• _YOUR ASSIGNMENT_: How many lines of the data hold the word "foam"? State the number and nothing else.

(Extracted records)
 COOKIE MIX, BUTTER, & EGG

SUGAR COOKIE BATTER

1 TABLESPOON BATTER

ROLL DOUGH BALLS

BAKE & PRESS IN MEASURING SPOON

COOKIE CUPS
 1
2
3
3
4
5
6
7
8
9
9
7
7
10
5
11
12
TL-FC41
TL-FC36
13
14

--

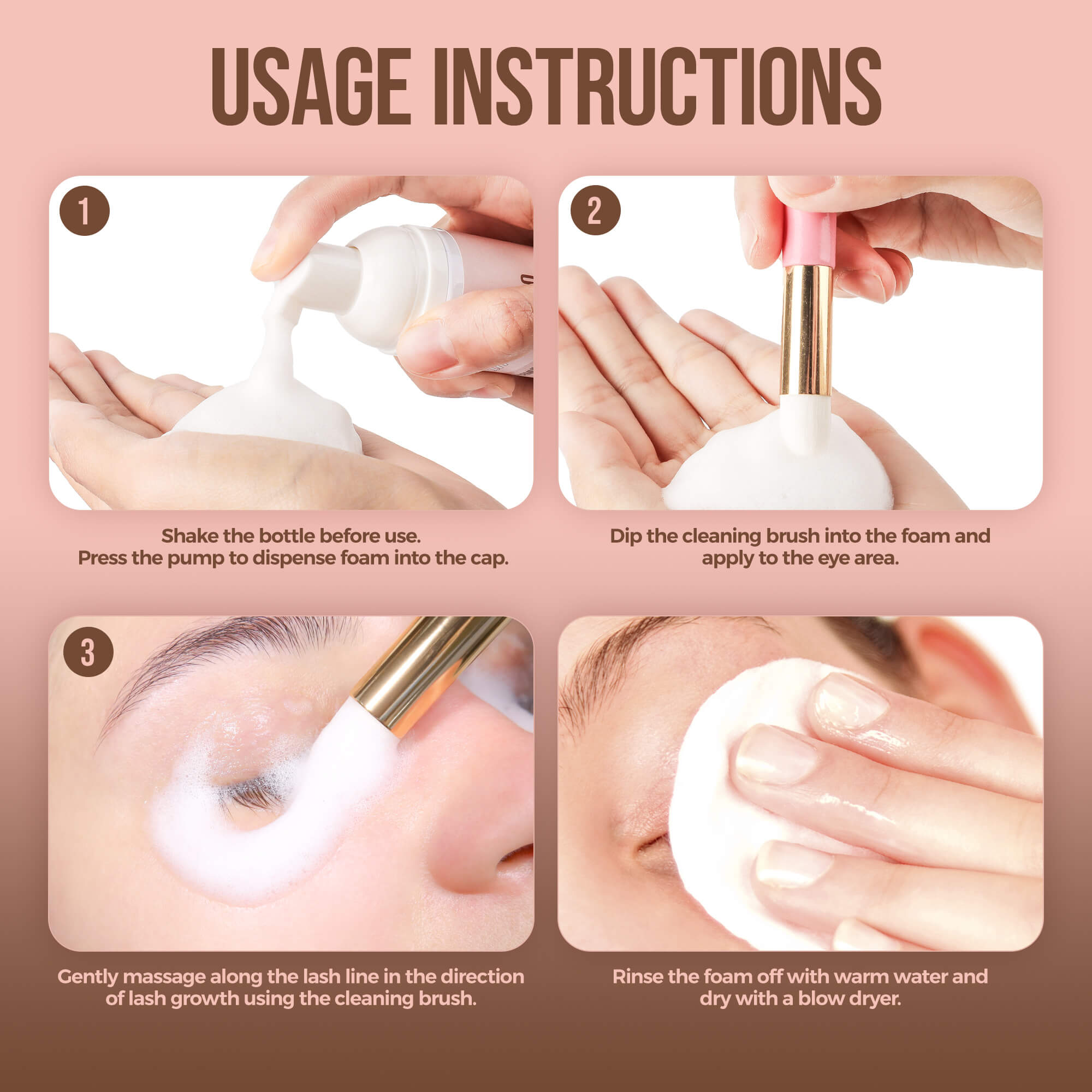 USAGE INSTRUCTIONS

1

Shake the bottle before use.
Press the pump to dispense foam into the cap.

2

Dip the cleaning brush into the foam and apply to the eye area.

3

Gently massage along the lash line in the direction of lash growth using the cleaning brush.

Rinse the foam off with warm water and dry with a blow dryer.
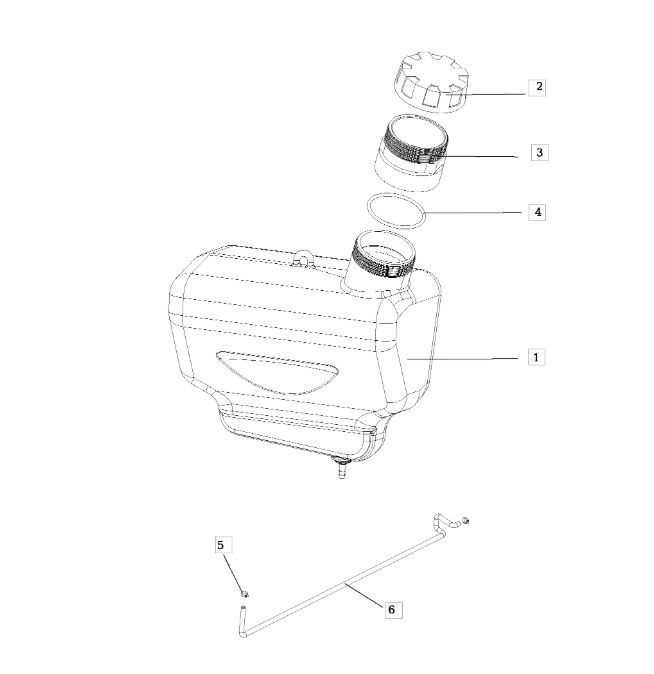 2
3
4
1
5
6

• _RESPONSE_: 3